I have very little knowledge on information theory, but wouldn't a perfect hashing algorithm for a set of data have to embed all the variance of that data? At query time this could likely still be made faster than binary search, but would not be O(1) as the complexity of the hashing algorithm depends on the data it is built for.

Edit: Wikipedia says perfect hashes have O(1) runtime for a given dataset. This framing is a bit weird, as I would think the size of "1" still depends on "n". Also Wikipedia gives ~1.44 bits/key as complexity so this should be much better than the 9 bytes the article came up with.

thealig · on Dec 19, 2022

Bit late but ill try - perfect hashing is a variant where the set of keys is known( say N) and the hash table size is set large enough (N^2) such that the no of collision is 0 in a nutshell (expected no of collisions to be precise which is less than 1)

So if i understand correctly the variance of the data would not really matter since we will choose a hash table of size of the total space of passwords thus absolutely no collisions will occur no matter which distribution of keys we pick and hash

Thats where the O(1) comes from since searching for a key in a hash slot would take constant time as there is just one key in each slot (due to no collisions)

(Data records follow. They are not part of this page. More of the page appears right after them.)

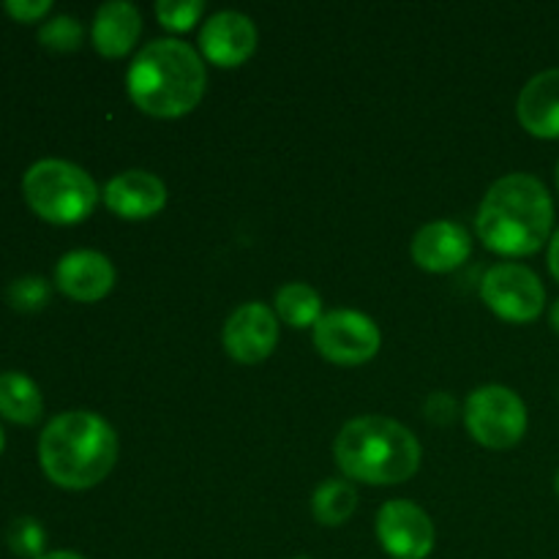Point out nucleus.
Here are the masks:
<instances>
[{
	"mask_svg": "<svg viewBox=\"0 0 559 559\" xmlns=\"http://www.w3.org/2000/svg\"><path fill=\"white\" fill-rule=\"evenodd\" d=\"M478 238L502 257H530L551 238L555 202L535 175L511 173L486 191L478 207Z\"/></svg>",
	"mask_w": 559,
	"mask_h": 559,
	"instance_id": "nucleus-1",
	"label": "nucleus"
},
{
	"mask_svg": "<svg viewBox=\"0 0 559 559\" xmlns=\"http://www.w3.org/2000/svg\"><path fill=\"white\" fill-rule=\"evenodd\" d=\"M38 462L60 489H93L118 462V435L96 413L71 409L55 415L38 437Z\"/></svg>",
	"mask_w": 559,
	"mask_h": 559,
	"instance_id": "nucleus-2",
	"label": "nucleus"
},
{
	"mask_svg": "<svg viewBox=\"0 0 559 559\" xmlns=\"http://www.w3.org/2000/svg\"><path fill=\"white\" fill-rule=\"evenodd\" d=\"M207 85V71L194 47L178 38L151 41L129 66L126 87L136 107L151 118H183Z\"/></svg>",
	"mask_w": 559,
	"mask_h": 559,
	"instance_id": "nucleus-3",
	"label": "nucleus"
},
{
	"mask_svg": "<svg viewBox=\"0 0 559 559\" xmlns=\"http://www.w3.org/2000/svg\"><path fill=\"white\" fill-rule=\"evenodd\" d=\"M336 464L347 478L371 486H396L420 467V442L399 420L382 415L355 418L338 431Z\"/></svg>",
	"mask_w": 559,
	"mask_h": 559,
	"instance_id": "nucleus-4",
	"label": "nucleus"
},
{
	"mask_svg": "<svg viewBox=\"0 0 559 559\" xmlns=\"http://www.w3.org/2000/svg\"><path fill=\"white\" fill-rule=\"evenodd\" d=\"M22 197L38 218L58 227H71L96 211L98 186L76 164L63 158H41L22 178Z\"/></svg>",
	"mask_w": 559,
	"mask_h": 559,
	"instance_id": "nucleus-5",
	"label": "nucleus"
},
{
	"mask_svg": "<svg viewBox=\"0 0 559 559\" xmlns=\"http://www.w3.org/2000/svg\"><path fill=\"white\" fill-rule=\"evenodd\" d=\"M469 437L491 451H506L522 442L527 431V407L522 396L506 385H484L469 393L464 404Z\"/></svg>",
	"mask_w": 559,
	"mask_h": 559,
	"instance_id": "nucleus-6",
	"label": "nucleus"
},
{
	"mask_svg": "<svg viewBox=\"0 0 559 559\" xmlns=\"http://www.w3.org/2000/svg\"><path fill=\"white\" fill-rule=\"evenodd\" d=\"M380 328L371 317L353 309L325 311L314 325V347L336 366H364L380 353Z\"/></svg>",
	"mask_w": 559,
	"mask_h": 559,
	"instance_id": "nucleus-7",
	"label": "nucleus"
},
{
	"mask_svg": "<svg viewBox=\"0 0 559 559\" xmlns=\"http://www.w3.org/2000/svg\"><path fill=\"white\" fill-rule=\"evenodd\" d=\"M480 298L500 320L533 322L544 311L546 289L527 265L500 262L480 282Z\"/></svg>",
	"mask_w": 559,
	"mask_h": 559,
	"instance_id": "nucleus-8",
	"label": "nucleus"
},
{
	"mask_svg": "<svg viewBox=\"0 0 559 559\" xmlns=\"http://www.w3.org/2000/svg\"><path fill=\"white\" fill-rule=\"evenodd\" d=\"M377 538L393 559H426L435 551V522L409 500H391L377 513Z\"/></svg>",
	"mask_w": 559,
	"mask_h": 559,
	"instance_id": "nucleus-9",
	"label": "nucleus"
},
{
	"mask_svg": "<svg viewBox=\"0 0 559 559\" xmlns=\"http://www.w3.org/2000/svg\"><path fill=\"white\" fill-rule=\"evenodd\" d=\"M224 349L243 366L271 358L278 344V317L265 304H243L224 322Z\"/></svg>",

As the other commentor said the SHA1 collision has such a low probability that theres no need for perfect hashing

nielsole · on Dec 19, 2022

Ah, ok that makes a lot of sense. But in the use case of the article I assumed we were under the constraint that output space would be exactly the size of input space as we have a non-sparse file on disk.

vlovich123 · on Dec 20, 2022

Pretty sure you get O(n) space usage

assbuttbuttass · on Dec 17, 2022

In practice, the difference between a perfect and imperfect hash is minimal since the chance of a SHA collision is vanishingly small

lern_too_spel · on Dec 17, 2022

I assume they meant computing a minimal perfect hash, so they can seek directly to where the password hash would be in the file if it exists instead of binary searching.

vlovich123 · on Dec 20, 2022

Yes that. Wasn’t even thinking about collisions since the probability is so low.